Sci Transl Med. 2016; 8(351):351ra105.
Haematopoietic stem cell (HSC) transplantation can cure diverse diseases of the blood system, including haematologic malignancies, anemias, and autoimmune disorders. However, patients must undergo toxic conditioning regimens that use chemotherapy and/or radiation to eliminate host HSCs and enable donor HSC engraftment. Previous studies have shown that anti-c-Kit monoclonal antibodies deplete HSCs from bone marrow niches, allowing donor HSC engraftment in immunodeficient mice. We show that host HSC clearance is dependent on Fc-mediated antibody effector functions, and enhancing effector activity through blockade of CD47, a myeloid-specific immune checkpoint, extends anti-c-Kit conditioning to fully immunocompetent mice. The combined treatment leads to elimination of >99% of host HSCs and robust multilineage blood reconstitution after HSC transplantation. This targeted conditioning regimen that uses only biologic agents has the potential to transform the practice of HSC transplantation and enable its use in a wider spectrum of patients.
This has prompted many MS websites to shout loud we can now do HSCT without chemotherapy agents and with no risk of infection so sign me up I see a load of you say.
So what is this wonder treatment?
Mast/stem cell growth factor receptor (SCFR), also known as proto-oncogene c-Kit or tyrosine-protein kinase Kit or CD117, is a receptor tyrosine kinase protein.
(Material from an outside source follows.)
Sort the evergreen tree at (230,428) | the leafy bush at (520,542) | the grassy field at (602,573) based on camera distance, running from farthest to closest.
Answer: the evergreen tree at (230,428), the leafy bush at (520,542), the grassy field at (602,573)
Haematopoietic stem cells (HSC), multipotent progenitors (MPP), and common myeloid progenitors (CMP) express high levels of CD117. Common lymphoid progenitors (CLP) express low surface levels of CD117. CD117 also identifies the earliest thymocyte progenitors in the thymus. It is also a marker for mouse prostate stem cells. In addition, mast cells, melanocytes in the skin, and interstitial cells of Cajal in the digestive tract express CD117.
The stem cells can be removed by macrophages and this function was enhanced by adding another antibody targeting CD47.
They can replace the Haematopoeitic stem cells and they can form new immune cells….this is great I hear the MS reports say.
However, is it good news for MS?
Something that is done for a few pounds can be replaced with something costing a few thousand but that’s progress as it reduces a side effect. However, it is also reducing the side effect of removing MS.
This is because part of the main key is that you need the depleting therapy to remove your immune system, that harbors the MS causing cells and unless you get rid of these, your MS doesn’t go. If it doesn’t go why bother with HSCT?
That you can replace the immune system allows you to wipe it out with the chemotherapy agent and these are probably the agents that are doing good. Cyclophophamide can get in the brain to destroy immune cells that can’t be touched much with antibodies.
In non-myoablative HSCT the chemotherapy is not so aggressive that it does not destroy your bone marrow but it hits the MS and the stem cells are there to more rapidly create cells capable of fighting infection. However, is this approach more effective than current effective agents.
ProfG has been suggesting a head to head study. Will this get funded.
However, this new approach could be combined with treatments targeting the MS causing cells but this will be some way off.
First the approach will have to translated to man, unlikely to be MS in the first instance, and we will see what effects and side-effects occur. Will this approach kill off MS causing cells? It will need to be tried.